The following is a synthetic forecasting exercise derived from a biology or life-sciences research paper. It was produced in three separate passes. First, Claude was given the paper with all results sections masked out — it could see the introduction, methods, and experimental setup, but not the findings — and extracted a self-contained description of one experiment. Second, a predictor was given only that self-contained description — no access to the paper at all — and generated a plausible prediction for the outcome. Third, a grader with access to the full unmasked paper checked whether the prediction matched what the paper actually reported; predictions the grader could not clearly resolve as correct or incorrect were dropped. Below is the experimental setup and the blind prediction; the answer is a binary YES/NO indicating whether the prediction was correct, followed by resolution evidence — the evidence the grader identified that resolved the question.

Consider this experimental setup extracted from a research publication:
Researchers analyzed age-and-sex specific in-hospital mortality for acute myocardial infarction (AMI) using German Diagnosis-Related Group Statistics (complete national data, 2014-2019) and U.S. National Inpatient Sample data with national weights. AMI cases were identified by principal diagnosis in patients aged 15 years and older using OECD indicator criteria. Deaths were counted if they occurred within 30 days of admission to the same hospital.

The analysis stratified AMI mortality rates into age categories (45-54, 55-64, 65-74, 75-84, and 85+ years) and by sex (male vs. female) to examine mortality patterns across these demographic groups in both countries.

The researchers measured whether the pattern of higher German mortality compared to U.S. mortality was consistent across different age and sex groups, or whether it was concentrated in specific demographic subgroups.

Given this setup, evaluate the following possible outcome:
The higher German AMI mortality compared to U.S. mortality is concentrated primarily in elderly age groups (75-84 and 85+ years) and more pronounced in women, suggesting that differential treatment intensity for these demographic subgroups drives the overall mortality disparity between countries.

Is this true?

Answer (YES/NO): NO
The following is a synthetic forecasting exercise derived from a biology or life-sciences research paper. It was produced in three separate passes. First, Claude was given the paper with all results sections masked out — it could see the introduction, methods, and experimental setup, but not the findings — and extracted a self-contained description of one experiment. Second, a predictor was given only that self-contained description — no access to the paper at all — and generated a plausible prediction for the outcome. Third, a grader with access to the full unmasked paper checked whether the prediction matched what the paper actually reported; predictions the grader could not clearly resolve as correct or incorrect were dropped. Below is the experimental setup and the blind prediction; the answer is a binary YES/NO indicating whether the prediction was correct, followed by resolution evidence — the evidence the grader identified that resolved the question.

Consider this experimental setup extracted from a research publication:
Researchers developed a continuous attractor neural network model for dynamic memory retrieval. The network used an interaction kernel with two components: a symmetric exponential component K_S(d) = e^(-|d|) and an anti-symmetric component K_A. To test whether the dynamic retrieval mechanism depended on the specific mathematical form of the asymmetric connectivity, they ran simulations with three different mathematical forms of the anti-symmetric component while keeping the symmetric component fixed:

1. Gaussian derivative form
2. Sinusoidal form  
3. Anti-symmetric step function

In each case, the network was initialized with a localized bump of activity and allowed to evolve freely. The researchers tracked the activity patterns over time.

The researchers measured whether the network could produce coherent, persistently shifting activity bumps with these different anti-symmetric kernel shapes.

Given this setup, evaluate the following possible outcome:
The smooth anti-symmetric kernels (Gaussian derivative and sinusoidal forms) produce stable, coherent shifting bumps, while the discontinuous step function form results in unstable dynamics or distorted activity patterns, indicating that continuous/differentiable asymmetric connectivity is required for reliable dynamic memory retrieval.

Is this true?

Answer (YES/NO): NO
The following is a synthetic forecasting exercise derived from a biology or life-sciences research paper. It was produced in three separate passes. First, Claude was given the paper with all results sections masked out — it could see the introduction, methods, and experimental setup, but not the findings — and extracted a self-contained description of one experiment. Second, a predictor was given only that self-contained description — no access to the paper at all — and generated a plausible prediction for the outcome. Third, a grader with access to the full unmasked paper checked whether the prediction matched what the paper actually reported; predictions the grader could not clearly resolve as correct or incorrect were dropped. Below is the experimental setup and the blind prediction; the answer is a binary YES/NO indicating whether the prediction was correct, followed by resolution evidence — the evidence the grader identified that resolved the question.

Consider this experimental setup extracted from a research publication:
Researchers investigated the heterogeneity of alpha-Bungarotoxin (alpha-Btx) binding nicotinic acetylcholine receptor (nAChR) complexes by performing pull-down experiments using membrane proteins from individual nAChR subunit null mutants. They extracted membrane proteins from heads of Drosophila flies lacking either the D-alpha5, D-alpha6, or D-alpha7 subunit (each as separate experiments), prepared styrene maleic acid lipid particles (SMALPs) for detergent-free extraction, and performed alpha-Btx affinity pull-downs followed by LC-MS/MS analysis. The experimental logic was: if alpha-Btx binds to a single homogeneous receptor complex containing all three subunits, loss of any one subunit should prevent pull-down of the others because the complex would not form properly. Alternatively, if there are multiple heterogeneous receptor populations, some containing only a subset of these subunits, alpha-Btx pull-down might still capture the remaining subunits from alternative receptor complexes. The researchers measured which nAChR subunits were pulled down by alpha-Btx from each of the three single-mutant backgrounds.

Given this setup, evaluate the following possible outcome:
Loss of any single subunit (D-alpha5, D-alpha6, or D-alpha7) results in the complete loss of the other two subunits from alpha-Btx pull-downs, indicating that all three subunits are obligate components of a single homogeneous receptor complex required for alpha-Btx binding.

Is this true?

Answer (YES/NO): NO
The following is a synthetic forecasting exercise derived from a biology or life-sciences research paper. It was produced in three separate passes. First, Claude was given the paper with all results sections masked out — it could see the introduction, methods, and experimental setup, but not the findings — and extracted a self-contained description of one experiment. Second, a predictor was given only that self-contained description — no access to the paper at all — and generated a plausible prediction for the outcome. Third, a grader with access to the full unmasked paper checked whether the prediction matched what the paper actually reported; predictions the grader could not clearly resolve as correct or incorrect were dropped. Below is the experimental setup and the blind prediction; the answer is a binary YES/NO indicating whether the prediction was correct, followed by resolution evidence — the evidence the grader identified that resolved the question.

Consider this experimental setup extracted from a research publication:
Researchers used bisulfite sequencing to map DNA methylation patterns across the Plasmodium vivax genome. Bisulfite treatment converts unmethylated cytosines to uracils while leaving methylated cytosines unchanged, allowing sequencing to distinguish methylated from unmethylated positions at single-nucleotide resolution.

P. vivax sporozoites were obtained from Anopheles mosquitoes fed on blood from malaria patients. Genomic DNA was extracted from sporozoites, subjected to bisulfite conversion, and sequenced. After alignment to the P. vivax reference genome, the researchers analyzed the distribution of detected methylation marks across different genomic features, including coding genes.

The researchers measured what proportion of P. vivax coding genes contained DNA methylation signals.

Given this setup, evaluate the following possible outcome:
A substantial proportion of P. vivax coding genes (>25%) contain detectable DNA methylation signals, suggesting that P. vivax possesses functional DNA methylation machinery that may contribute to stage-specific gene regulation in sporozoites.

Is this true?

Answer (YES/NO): YES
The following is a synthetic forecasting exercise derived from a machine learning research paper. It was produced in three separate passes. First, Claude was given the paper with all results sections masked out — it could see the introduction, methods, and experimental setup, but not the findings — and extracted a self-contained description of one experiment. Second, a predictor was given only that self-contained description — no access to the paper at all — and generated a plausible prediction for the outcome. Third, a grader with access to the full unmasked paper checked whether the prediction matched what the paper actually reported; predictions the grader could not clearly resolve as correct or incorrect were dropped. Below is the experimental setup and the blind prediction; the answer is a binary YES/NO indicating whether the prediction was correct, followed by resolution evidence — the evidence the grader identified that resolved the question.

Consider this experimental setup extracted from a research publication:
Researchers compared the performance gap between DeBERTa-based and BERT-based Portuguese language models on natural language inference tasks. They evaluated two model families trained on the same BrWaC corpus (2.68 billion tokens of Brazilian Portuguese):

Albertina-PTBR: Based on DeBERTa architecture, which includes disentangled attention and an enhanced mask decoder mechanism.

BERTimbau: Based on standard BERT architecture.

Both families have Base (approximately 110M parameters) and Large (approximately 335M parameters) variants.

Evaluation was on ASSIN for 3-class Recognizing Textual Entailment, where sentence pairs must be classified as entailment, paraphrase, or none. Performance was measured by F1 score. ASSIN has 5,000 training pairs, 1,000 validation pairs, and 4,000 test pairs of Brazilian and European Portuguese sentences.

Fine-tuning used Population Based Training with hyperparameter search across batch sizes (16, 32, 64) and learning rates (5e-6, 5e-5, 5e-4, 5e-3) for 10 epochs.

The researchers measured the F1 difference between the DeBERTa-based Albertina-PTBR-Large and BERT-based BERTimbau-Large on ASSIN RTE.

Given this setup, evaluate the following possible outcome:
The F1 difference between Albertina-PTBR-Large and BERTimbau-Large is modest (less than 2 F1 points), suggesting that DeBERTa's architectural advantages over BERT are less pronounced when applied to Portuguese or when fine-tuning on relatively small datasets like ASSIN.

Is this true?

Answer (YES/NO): NO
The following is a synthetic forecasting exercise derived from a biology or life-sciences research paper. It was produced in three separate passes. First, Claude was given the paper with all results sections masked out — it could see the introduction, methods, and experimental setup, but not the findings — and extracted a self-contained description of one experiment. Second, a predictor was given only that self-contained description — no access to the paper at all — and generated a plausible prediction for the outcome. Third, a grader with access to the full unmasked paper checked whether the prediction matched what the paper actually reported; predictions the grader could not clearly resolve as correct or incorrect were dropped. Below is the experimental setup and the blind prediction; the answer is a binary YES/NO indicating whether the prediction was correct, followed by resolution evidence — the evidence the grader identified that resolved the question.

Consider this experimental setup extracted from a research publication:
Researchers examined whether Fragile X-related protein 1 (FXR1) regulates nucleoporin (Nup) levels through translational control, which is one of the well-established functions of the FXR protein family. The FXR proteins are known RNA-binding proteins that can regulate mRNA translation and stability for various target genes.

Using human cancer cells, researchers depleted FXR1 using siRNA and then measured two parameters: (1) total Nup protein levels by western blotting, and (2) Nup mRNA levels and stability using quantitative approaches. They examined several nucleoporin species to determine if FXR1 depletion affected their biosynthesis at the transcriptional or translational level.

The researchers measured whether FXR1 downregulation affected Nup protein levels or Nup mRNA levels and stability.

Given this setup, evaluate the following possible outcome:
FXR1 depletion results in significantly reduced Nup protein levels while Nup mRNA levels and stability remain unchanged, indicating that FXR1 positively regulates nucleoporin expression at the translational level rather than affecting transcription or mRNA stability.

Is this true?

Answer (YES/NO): NO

**REQUIRED WORK:** Report the lines above that have the word "architecture" in them.

**REPLY TO THE EXERCISE:**
Albertina-PTBR: Based on DeBERTa architecture, which includes disentangled attention and an enhanced mask decoder mechanism.
BERTimbau: Based on standard BERT architecture.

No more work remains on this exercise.